Task to carry out: Working from the entries that follow, transcribe exactly and only the lines from the one with "What distance from the camera" through the last, pictures excluded.

Material to process:

--- start ---

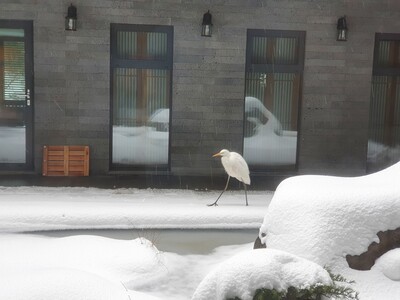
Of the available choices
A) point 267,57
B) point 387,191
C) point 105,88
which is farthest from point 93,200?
point 387,191

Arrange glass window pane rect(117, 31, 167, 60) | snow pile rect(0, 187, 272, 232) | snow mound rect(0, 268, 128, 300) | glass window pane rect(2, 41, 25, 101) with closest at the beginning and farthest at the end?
snow mound rect(0, 268, 128, 300) → snow pile rect(0, 187, 272, 232) → glass window pane rect(2, 41, 25, 101) → glass window pane rect(117, 31, 167, 60)

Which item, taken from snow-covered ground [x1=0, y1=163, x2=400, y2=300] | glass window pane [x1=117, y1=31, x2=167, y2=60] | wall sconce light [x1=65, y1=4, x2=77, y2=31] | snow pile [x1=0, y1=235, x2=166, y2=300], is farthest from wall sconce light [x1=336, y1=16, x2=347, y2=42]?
snow pile [x1=0, y1=235, x2=166, y2=300]

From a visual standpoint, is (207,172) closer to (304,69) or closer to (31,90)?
(304,69)

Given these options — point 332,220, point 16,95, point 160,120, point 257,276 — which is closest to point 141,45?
point 160,120

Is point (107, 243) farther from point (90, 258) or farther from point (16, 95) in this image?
point (16, 95)

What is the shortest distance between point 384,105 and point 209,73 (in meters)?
3.79

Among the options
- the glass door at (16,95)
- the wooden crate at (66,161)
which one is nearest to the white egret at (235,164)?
the wooden crate at (66,161)

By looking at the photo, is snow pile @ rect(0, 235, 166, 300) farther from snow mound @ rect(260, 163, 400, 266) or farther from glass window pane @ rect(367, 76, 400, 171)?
glass window pane @ rect(367, 76, 400, 171)

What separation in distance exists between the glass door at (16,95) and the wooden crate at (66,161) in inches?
17.8

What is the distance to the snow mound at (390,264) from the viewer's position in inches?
229

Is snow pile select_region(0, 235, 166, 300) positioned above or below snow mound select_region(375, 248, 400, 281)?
below

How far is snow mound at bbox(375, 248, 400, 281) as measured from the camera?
5820mm

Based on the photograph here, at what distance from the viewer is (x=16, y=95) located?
1245cm

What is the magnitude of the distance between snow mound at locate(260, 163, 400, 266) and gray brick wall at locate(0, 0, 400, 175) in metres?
6.31
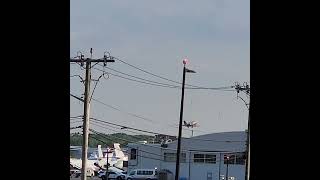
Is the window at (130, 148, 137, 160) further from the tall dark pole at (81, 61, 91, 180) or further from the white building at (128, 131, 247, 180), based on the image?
the tall dark pole at (81, 61, 91, 180)

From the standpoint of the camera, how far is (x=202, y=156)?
83.6m

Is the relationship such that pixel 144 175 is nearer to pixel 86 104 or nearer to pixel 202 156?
pixel 202 156

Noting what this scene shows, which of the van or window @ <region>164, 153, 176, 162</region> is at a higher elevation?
window @ <region>164, 153, 176, 162</region>

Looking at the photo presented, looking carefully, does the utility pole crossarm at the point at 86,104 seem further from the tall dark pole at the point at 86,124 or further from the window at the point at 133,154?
the window at the point at 133,154

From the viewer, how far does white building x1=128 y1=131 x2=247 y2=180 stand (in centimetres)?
8219

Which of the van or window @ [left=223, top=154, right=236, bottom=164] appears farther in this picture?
window @ [left=223, top=154, right=236, bottom=164]

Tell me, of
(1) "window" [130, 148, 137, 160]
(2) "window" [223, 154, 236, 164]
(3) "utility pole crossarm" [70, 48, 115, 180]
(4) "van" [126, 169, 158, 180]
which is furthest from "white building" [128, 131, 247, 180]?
(3) "utility pole crossarm" [70, 48, 115, 180]

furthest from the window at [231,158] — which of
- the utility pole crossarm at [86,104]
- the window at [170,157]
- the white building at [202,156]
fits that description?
the utility pole crossarm at [86,104]

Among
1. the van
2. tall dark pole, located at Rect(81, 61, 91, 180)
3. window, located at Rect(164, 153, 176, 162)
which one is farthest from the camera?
window, located at Rect(164, 153, 176, 162)

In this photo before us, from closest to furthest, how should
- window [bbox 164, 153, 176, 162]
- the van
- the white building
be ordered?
the van, the white building, window [bbox 164, 153, 176, 162]

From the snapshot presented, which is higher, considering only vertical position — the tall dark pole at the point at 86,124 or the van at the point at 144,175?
the tall dark pole at the point at 86,124

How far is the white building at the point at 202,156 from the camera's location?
8219 cm
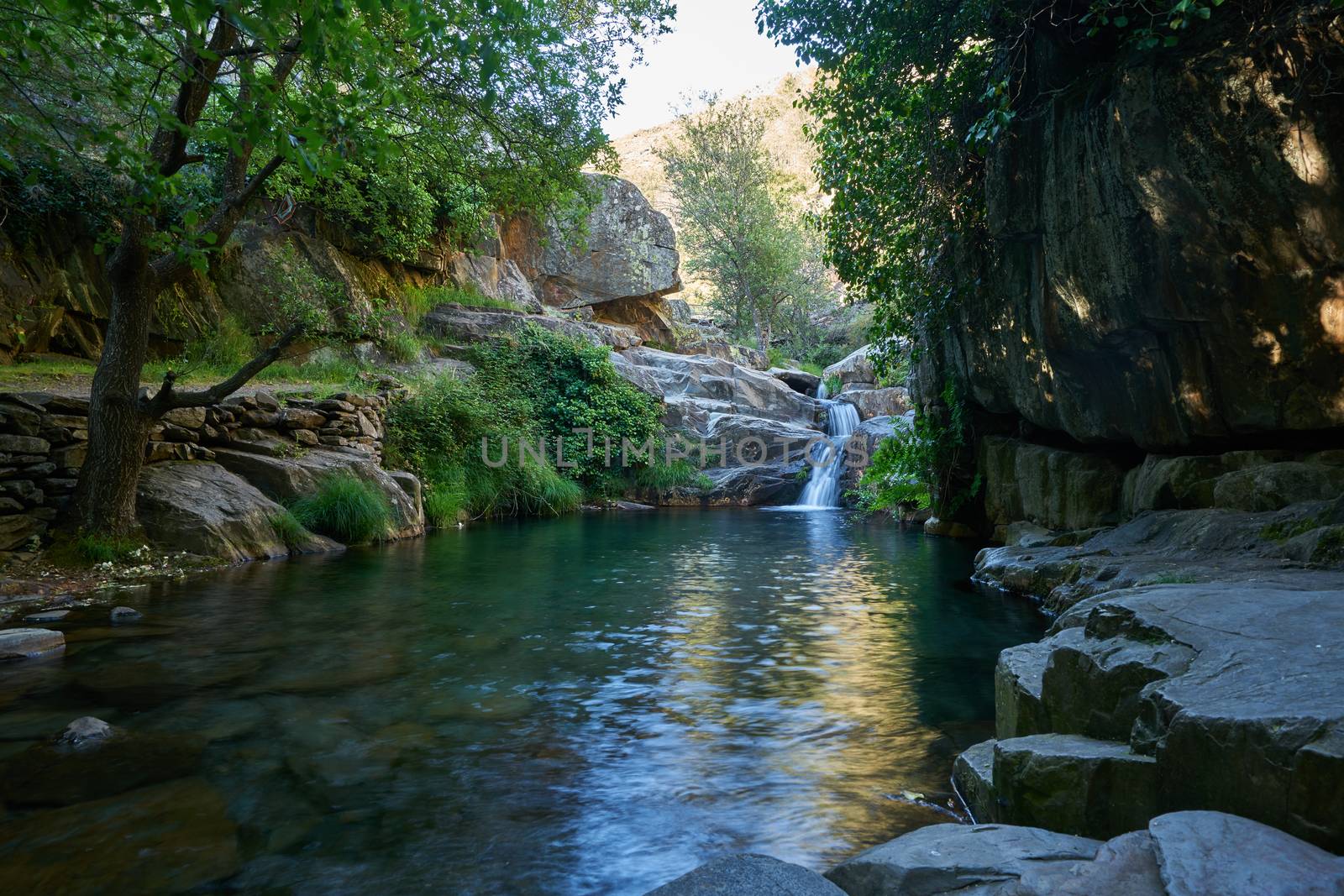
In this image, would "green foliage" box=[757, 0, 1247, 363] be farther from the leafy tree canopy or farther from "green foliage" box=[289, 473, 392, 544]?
"green foliage" box=[289, 473, 392, 544]

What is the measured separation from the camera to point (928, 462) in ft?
40.8

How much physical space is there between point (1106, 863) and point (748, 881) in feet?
3.13

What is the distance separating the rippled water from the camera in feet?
9.82

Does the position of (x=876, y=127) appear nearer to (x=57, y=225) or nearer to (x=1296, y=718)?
(x=1296, y=718)

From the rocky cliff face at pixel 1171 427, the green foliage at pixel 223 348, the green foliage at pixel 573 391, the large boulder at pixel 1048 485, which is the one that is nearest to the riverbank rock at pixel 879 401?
the green foliage at pixel 573 391

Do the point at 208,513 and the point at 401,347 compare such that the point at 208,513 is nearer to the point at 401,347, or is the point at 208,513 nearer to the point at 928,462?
the point at 401,347

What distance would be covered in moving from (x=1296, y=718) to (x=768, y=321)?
33564mm

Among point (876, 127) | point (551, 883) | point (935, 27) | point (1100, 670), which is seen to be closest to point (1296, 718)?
point (1100, 670)

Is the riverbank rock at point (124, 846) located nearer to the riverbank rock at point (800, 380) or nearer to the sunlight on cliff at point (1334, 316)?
the sunlight on cliff at point (1334, 316)

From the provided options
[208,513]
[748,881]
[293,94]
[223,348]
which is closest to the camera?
[748,881]

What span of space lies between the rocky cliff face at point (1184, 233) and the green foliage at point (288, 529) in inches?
351

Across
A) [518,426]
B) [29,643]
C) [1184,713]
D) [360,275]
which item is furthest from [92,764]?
[360,275]

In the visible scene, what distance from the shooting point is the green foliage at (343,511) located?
10.8 metres

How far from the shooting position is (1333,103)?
5.12m
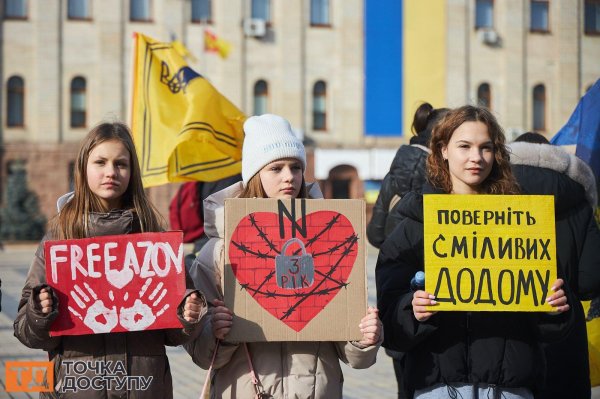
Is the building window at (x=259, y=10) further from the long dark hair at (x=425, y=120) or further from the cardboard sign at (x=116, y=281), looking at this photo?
the cardboard sign at (x=116, y=281)

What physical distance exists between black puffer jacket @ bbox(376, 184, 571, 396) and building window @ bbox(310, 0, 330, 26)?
3610 centimetres

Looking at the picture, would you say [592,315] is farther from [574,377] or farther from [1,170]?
[1,170]

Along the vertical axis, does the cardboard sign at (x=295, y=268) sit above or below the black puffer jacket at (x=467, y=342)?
above

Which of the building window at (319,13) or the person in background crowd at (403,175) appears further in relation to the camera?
the building window at (319,13)

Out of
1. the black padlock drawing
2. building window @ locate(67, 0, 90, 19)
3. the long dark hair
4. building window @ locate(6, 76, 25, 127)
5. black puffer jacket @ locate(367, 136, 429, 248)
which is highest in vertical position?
building window @ locate(67, 0, 90, 19)

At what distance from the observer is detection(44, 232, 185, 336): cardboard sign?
3.85m

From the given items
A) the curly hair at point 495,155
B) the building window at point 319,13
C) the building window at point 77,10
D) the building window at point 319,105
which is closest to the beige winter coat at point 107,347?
the curly hair at point 495,155

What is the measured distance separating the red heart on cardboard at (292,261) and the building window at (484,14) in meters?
38.1

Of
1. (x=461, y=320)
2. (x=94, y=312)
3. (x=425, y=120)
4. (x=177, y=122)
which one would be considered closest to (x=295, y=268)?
(x=461, y=320)

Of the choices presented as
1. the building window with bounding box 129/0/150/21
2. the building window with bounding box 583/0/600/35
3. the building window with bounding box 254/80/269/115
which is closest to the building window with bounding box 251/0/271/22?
the building window with bounding box 254/80/269/115

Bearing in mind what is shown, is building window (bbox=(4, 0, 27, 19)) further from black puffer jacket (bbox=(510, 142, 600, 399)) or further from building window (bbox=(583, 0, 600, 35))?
black puffer jacket (bbox=(510, 142, 600, 399))

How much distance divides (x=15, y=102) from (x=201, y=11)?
7.87 metres

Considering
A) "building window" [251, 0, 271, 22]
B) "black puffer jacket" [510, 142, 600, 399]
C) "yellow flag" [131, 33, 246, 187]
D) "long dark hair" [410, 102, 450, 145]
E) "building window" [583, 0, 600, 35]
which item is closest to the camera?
"black puffer jacket" [510, 142, 600, 399]

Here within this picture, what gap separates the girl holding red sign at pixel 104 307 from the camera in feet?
12.5
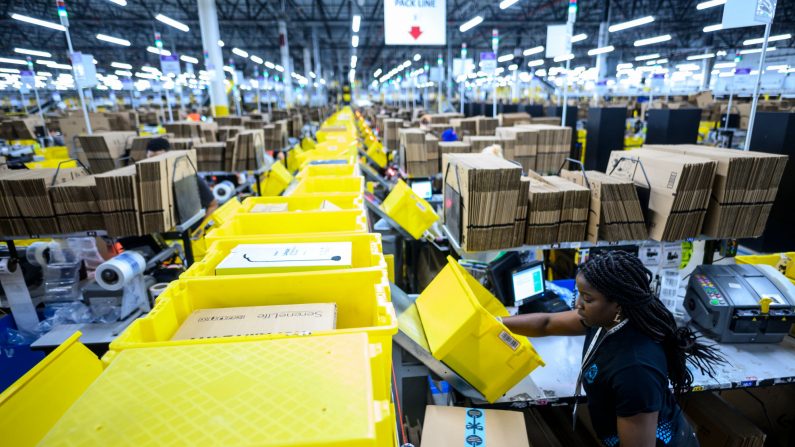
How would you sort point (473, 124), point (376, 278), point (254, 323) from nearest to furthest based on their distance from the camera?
point (254, 323) < point (376, 278) < point (473, 124)

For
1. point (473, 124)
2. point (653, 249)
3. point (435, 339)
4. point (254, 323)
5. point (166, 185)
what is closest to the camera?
point (254, 323)

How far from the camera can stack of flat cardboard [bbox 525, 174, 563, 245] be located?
303cm

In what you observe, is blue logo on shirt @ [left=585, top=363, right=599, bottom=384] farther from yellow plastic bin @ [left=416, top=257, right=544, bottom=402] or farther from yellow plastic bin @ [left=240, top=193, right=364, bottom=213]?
yellow plastic bin @ [left=240, top=193, right=364, bottom=213]

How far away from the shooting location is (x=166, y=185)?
3.85 meters

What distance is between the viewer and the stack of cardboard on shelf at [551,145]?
6.63m

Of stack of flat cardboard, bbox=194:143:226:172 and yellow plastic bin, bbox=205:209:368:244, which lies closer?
yellow plastic bin, bbox=205:209:368:244

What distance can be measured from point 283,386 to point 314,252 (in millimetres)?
1048

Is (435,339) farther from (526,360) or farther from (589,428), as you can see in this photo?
(589,428)

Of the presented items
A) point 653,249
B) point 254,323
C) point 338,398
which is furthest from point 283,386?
point 653,249

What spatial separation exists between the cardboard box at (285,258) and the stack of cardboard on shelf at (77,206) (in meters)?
2.59

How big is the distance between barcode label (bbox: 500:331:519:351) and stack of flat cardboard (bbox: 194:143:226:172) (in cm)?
688

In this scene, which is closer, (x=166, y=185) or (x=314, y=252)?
(x=314, y=252)

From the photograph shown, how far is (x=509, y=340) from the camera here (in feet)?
6.60

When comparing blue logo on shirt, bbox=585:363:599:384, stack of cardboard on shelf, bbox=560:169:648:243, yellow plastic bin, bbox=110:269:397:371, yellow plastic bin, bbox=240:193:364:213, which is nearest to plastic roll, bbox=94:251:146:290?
yellow plastic bin, bbox=240:193:364:213
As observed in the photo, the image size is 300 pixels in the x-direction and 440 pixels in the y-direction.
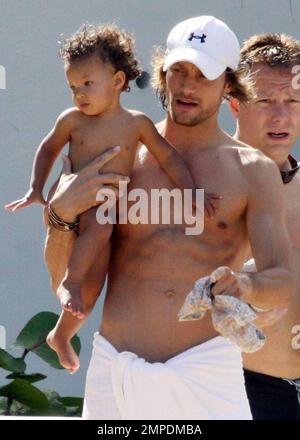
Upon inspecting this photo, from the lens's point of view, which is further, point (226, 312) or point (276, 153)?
point (276, 153)

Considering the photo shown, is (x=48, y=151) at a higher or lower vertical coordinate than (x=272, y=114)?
lower

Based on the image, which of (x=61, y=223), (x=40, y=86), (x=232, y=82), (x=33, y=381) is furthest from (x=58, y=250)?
(x=40, y=86)

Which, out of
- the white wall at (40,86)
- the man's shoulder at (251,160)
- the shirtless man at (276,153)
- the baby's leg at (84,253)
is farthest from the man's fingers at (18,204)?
the white wall at (40,86)

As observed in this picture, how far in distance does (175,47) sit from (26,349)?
1.87m

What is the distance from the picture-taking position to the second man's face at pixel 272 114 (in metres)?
5.11

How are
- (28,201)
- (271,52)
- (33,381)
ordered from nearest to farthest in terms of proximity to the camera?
(28,201), (271,52), (33,381)

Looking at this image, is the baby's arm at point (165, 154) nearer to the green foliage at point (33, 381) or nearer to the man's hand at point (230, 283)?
the man's hand at point (230, 283)

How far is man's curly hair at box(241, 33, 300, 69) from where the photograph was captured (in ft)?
17.1

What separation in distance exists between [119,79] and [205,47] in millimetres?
254

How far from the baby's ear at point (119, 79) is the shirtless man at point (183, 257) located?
12 cm

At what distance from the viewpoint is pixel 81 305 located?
4.14 metres

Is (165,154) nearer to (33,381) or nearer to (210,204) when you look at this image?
(210,204)

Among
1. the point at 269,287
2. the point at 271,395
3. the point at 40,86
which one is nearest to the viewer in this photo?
the point at 269,287

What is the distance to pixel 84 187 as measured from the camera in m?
4.21
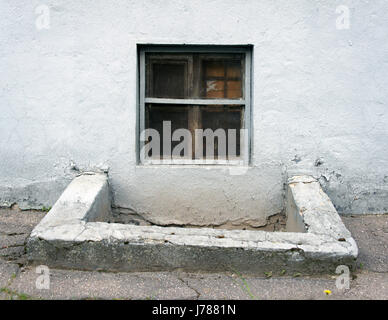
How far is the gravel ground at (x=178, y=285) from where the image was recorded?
8.16 feet

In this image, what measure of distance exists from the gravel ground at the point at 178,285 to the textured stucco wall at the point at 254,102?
42.1 inches

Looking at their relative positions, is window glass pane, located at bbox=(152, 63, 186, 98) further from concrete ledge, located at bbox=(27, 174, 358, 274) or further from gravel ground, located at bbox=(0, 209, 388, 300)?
gravel ground, located at bbox=(0, 209, 388, 300)

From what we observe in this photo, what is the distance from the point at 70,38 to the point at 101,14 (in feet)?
1.12

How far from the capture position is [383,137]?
3.76 meters

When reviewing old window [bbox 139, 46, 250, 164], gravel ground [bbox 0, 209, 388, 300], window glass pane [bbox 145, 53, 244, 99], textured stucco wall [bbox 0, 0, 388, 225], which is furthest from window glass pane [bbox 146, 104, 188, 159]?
gravel ground [bbox 0, 209, 388, 300]

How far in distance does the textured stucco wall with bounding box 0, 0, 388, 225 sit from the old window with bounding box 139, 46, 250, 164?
15 centimetres

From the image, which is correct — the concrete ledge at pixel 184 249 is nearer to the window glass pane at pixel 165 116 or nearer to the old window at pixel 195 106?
the old window at pixel 195 106

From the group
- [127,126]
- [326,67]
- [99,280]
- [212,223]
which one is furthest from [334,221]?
[127,126]

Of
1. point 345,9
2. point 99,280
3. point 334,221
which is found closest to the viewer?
point 99,280

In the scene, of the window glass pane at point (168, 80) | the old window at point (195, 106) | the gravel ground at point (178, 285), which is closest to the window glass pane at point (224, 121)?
the old window at point (195, 106)

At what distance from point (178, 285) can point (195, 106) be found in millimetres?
1788

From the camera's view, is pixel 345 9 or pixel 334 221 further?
pixel 345 9

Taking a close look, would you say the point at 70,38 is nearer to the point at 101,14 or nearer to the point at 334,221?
the point at 101,14

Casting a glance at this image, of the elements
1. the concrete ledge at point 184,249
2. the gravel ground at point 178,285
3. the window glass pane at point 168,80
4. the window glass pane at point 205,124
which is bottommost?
the gravel ground at point 178,285
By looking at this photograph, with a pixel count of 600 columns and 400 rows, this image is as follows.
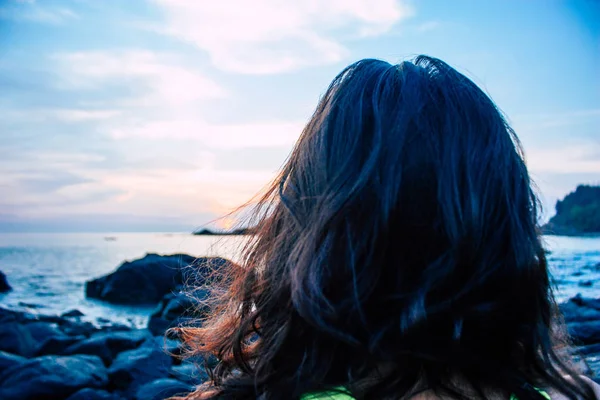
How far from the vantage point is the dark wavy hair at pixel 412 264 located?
1.06 m

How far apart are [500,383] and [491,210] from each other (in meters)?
0.38

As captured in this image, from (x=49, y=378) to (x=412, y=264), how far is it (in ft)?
15.1

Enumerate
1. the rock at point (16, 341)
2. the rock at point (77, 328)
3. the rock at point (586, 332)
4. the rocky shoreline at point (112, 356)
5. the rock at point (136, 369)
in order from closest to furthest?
the rocky shoreline at point (112, 356)
the rock at point (136, 369)
the rock at point (586, 332)
the rock at point (16, 341)
the rock at point (77, 328)

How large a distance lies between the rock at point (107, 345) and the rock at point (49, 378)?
1.53 metres

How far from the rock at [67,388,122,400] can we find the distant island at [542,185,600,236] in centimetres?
5209

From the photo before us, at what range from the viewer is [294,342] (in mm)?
1165

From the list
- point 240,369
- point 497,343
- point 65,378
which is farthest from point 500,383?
point 65,378

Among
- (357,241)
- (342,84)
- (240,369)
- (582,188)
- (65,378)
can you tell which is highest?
(582,188)

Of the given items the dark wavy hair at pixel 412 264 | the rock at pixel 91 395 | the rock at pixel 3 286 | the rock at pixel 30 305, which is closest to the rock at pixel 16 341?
the rock at pixel 91 395

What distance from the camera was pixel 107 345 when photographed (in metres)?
7.05

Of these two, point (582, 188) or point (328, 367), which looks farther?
point (582, 188)

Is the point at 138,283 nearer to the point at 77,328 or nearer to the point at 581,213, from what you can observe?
the point at 77,328

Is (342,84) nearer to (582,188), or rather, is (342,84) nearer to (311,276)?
(311,276)

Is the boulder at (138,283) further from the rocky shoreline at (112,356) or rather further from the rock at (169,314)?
the rock at (169,314)
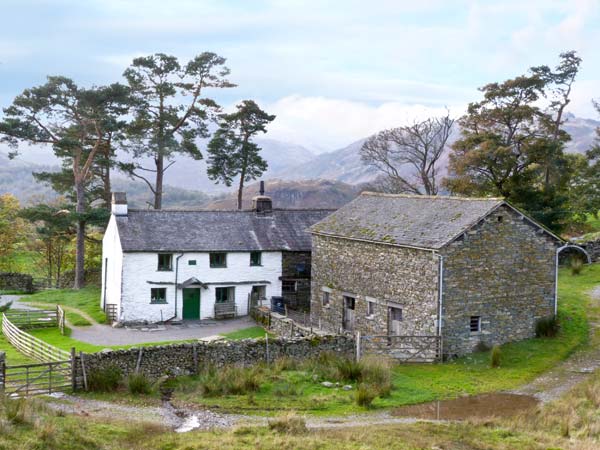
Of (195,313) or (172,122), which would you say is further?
(172,122)

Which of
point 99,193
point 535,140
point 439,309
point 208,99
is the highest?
point 208,99

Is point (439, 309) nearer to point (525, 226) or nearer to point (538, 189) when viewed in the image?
point (525, 226)

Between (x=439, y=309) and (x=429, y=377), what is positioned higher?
(x=439, y=309)

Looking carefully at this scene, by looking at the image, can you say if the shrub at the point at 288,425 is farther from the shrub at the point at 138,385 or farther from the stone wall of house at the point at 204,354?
the stone wall of house at the point at 204,354

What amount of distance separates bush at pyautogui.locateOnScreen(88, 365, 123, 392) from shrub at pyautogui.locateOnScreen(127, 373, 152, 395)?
485 millimetres

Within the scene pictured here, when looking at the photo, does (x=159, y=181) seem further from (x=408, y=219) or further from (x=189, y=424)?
(x=189, y=424)

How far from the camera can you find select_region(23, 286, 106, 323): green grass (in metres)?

--- end ---

Answer to the problem:
What distance from the camera was pixel 107 345 when photographed (in metres)?
7.05

Of these two, point (582, 188) or point (328, 367), which looks farther?
point (582, 188)

Is the point at 138,283 nearer to the point at 77,328 or nearer to the point at 581,213, from what you can observe?
the point at 77,328

Is (342,84) nearer to (582,188), or rather, is (342,84) nearer to (311,276)?
(311,276)

Is the boulder at (138,283) further from the rocky shoreline at (112,356) or rather further from the rock at (169,314)?
the rock at (169,314)
Of (195,313) or (172,122), which would you say is further?
(172,122)

Which of
point 99,193
point 535,140
point 439,309
point 208,99
is the highest?
point 208,99

Is point (439, 309) nearer to point (525, 226) or nearer to point (538, 189) when viewed in the image?
point (525, 226)

Between (x=439, y=309) and (x=429, y=377), what is positioned higher?
(x=439, y=309)

Looking carefully at this scene, by looking at the image, can you say if the shrub at the point at 288,425 is farther from the shrub at the point at 138,385 or farther from the stone wall of house at the point at 204,354?
the stone wall of house at the point at 204,354

What amount of distance separates bush at pyautogui.locateOnScreen(88, 365, 123, 392) from shrub at pyautogui.locateOnScreen(127, 373, 152, 395)?
485 millimetres

Within the scene pictured here, when looking at the photo, does (x=159, y=181) seem further from (x=408, y=219) or further from (x=189, y=424)?
(x=189, y=424)

How far from the camera can you find select_region(23, 286, 106, 323): green grass (in metres)?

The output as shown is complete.